A new report from Friends of the Earth about how my backyard or even the smallest garden can have a huge impact on bees seems to contain the answer. So if you want to preserve the bees, which are needed to pollinate 2/3 of our food crops from apples to watermelon, and you have a lawn, plants or a garden you'd better listen up.

Most people know that public parks and agricultural areas are sprayed heavily with herbicides, pesticides and insecticides -- whatever it takes -- unless they're specifically organic, to keep bugs at bay. However, we usually think of our homes as an oasis from that toxicity. What most people don't know is that your backyard may contain persistent pesticides that may be harming bees and other pollinators (like butterflies) or garden workers (like earth worms) that are really important for the food we eat.

Although there are multiple reasons that bees are suffering there is an increasing amount of evidence showing that the widely used neonicotinoid pesticides are a major factor. "Neonics" are the most widely used systemic pesticide and they're used on over 140 crops. The European Union is so concerned about the growing body of science showing that neonics harm bees it has banned these pesticides on flowering crops.

So if your grass is green and your garden is groovy you may want to take a look closer look at the soil you purchased and any fertilizer you use. The new report shows that 54 percent of regularly bought "bee-friendly" plants sold at Home Depot, Lowe's, and Orchard Supply nurseries contain these systemic pesticides. These products aren't labeled and do a lot of harm. They don't just leech into the water supply, they grow into the very fiber of the plant into its leaves and flowers which can harm bees, butterflies, ladybugs, earthworms, even birds. The impact of these killer chemicals can last for months to years to come. While they're designed to harm insects, we also just don't know enough about what they'll do to humans over time. And, since they also end up in our food, we're all likely eating them. Daily.

If you're growing your own food to be healthy you know that bees are your best friends. And if you're growing a garden to be eco you don't want to be using pesticides. Regardless, this is important for every citizen with their own patch of grass, tomatoes or daisies. After all, everyone eats and without bees, we'd all have a pretty bland diet. (If you're wondering what the supermarket would look like without our buzzing friends take a look here.)

Now that you're aware, take these five steps to promote and protect bees in your garden:

1. Tell these stores to stop selling bee-killing plants and pesticides as stores in Europe have already done. Take action to tell Home Depot and Lowe's: We won't buy your poison plants!

2. Take a look at the garden products you've got at home and have been using. You'll want to avoid products that contain neonicotinoids: Read the labels and avoid using off-the-shelf neonicotinoid insecticides in your garden they'll usually contain acetamiprid, clothianidin, imidacloprid, and/or thiamethoxam as active ingredients. Stop using these in your yard and garden and dispose of them safely (household hazardous waste disposal or returning them to the store where you bought them). You may also want to boycott products that are made by Bayer and Syngenta, the two largest manufacturers of these off-the-shelf pesticide products.

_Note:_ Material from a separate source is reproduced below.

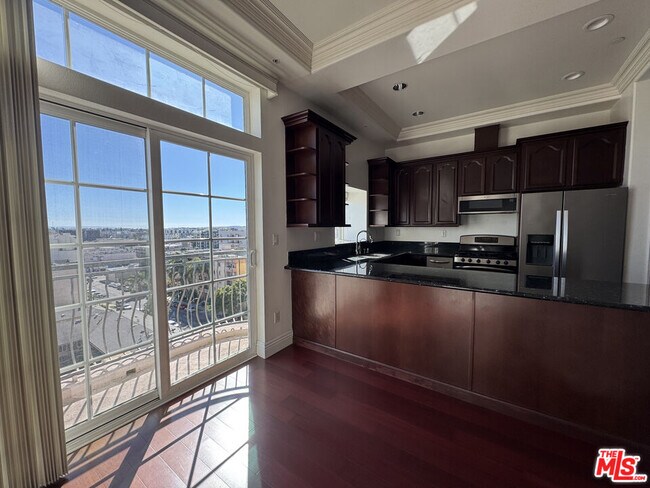 Photo - 700 S Ardmore Ave Unit PH4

3. Learn more and spread the word. Read the report with more tips. Share this action or share this image on Facebook. At home, you can post a sign in your yard to alert your friends that you're bee-friendly and explain what that means.

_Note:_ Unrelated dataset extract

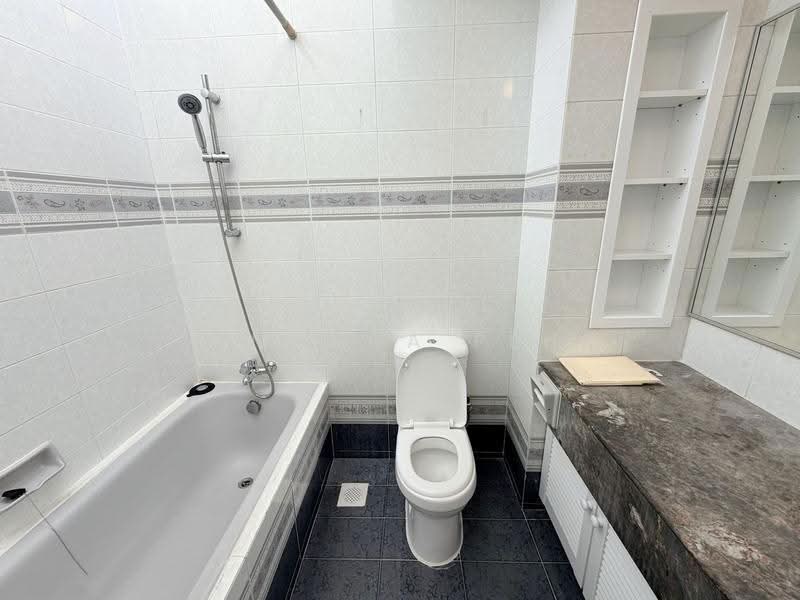 Siglap Centre, 55 Siglap Road, East Coast / Marine Parade, 3 Bedrooms, 1,290 sqft, Apartment For Rent, by Amanda Peh, 500296972 - PropertyGuru.com.sg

4. Contact your member of Congress and encourage them to support the Save America's Pollinators Act.

5. Ensure that you're bee-safe. Purchase only organic plant starts or grow your plants from untreated seeds in organic potting soil for your home vegetable and flower gardens. Practice bee-safe pest control: Avoid the use of systemic bee-toxic pesticides in your garden (see Appendix A in the report here) and use alternative approaches such as providing habitat to attract beneficial insects that prey on pest insects in your garden. If pest pressure is too high, use insecticidal soaps or oils and other eco-friendly pest control products.